**Excerpted text:**
------------------------

30. The Person of Christ
30. The Person of Christ
We Enter With Fear And Trembling upon this high and holy subject. Christ’s name is called “Wonderful” (Isa. 9:6), and even the angels of God are commanded to worship Him (Heb. 1:6). There is no salvation apart from a true knowledge of Him (John 17:3). “Whosoever denieth the Son [either His true Godhead, or His true and holy humanity] . . . hath not the Father” (1 John 2:23). They are thrice-blessed to whom the Spirit of Truth communicates a supernatural revelation of the Being of Christ (Matthew 16:17). It will lead them in the only path of wisdom and joy, for in Him “are hid all the treasures of wisdom and knowledge” (Col. 2:3) until they are taken to be where He is and behold His supernal glory forever (John 17:24). An increasing apprehension of the Truth concerning the person of Christ should be our constant aim.
Without controversy great is the mystery of godliness: God was manifest in the flesh (1 Tim. 3:16). In view of such a divine declaration as this, it is both useless and impious for any man to attempt an explanation of the wondrous and unique person of the Lord Jesus. He cannot be fully comprehended by any finite intelligence. “No man knoweth the Son, but the Father” (Matthew 11:27). Nevertheless, it is our privilege to grow “in the knowledge of our Lord and Savior Jesus Christ” (2 Pet. 3:18). So too it is the duty of His servants to hold up the person of the God-man as revealed in Holy Scriptures, as well as to warn against errors which cloud His glory.
The one born in Bethlehem’s manger was “the mighty God” (Isa. 9:6), “Immanuel” (Matthew 1:23), “the great God and our Savior” (Titus 2:13). He is also the true Man, with a spirit, a soul and a body, for these are essential to human nature. None could be real man without all three. Nevertheless, the humanity of Christ (that holy thing, Luke 1:35) is not a distinct person, separate from His Godhead, for it never had a separate existence before taken into union with His deity. He is the God-man, yet “one Lord” (Eph. 4:5). As such He was born, lived here in this world, died, rose again, ascended to heaven, and will continue thus for all eternity. As such He is entirely unique, and the Object of lasting wonder to all holy beings.

------------------------

**Data provided:**

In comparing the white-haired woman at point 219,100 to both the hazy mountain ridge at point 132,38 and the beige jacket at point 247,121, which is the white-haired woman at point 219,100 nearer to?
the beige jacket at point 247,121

------------------------

**Actions to take:**
[A] Answer these questions from the text on the person of Christ, with each answer on its own line and marked to match:
(i) What are even the angels of God commanded to do?
(ii) According to the quoted verse from Matthew 11:27, who alone knows the Son?
(iii) Which three things does the text name as essential to human nature?
[B] Summarize the text on the person of Christ in two sentences.
[C] Proceed with the text on the person of Christ from the point where it stops.

**Expected results:**
[A]
(i) They are commanded to worship Him.
(ii) The Father alone knows the Son.
(iii) A spirit, a soul and a body.

[B] The person of Christ is a wondrous mystery that no finite mind can fully comprehend, yet salvation depends on a true knowledge of Him, and believers should aim to grow in that knowledge while His servants warn against errors that cloud His glory. He is both the mighty God and a true Man with spirit, soul and body, but His humanity is not a separate person, so He is the one God-man, unique now and for all eternity.

[C]
The person of Christ is a composite one. Two separate natures are united in one peerless Person; but they are not fused into each other, instead, they remain distinct and different. The human nature is not divine, nor has it been, intrinsically, deified, for it possesses none of the attributes of God. The humanity of Christ, absolutely and separately considered, is neither omnipotent, omniscient, nor omnipresent. On the other hand, His deity is not a creature, and has none of the properties which pertain to such. Taking to Himself a human nature did not effect any change in His divine being. It was a divine person who wedded to Himself a holy humanity, and though His essential glory was partly veiled, yet it never ceased to be, nor did His divine attributes cease to function. As the God-man, Christ is the “one mediator” (1 Tim. 2:5). He alone was fitted to stand between God and men and effect a reconciliation between them.
It needs to be maintained that the two natures are united in the one person of Christ, but that each retains its separate properties, just as the soul and body of men do, though united. Thus, in His divine nature, Christ has nothing in common with us—nothing finite, derived or dependent. But in His human nature, He was made in all things like to His brethren, sin excepted. In that nature He was born in time, and did not exist from all eternity. He increased in knowledge and other endowments. In the one nature He had a comprehensive knowledge of all things; in the other, He knew nothing but by communication or derivation. In the one nature He had an infinite and sovereign will; in the other, He had a creature will. Though not opposed to the divine will, its conformity to it was of the same kind with that in perfect creatures.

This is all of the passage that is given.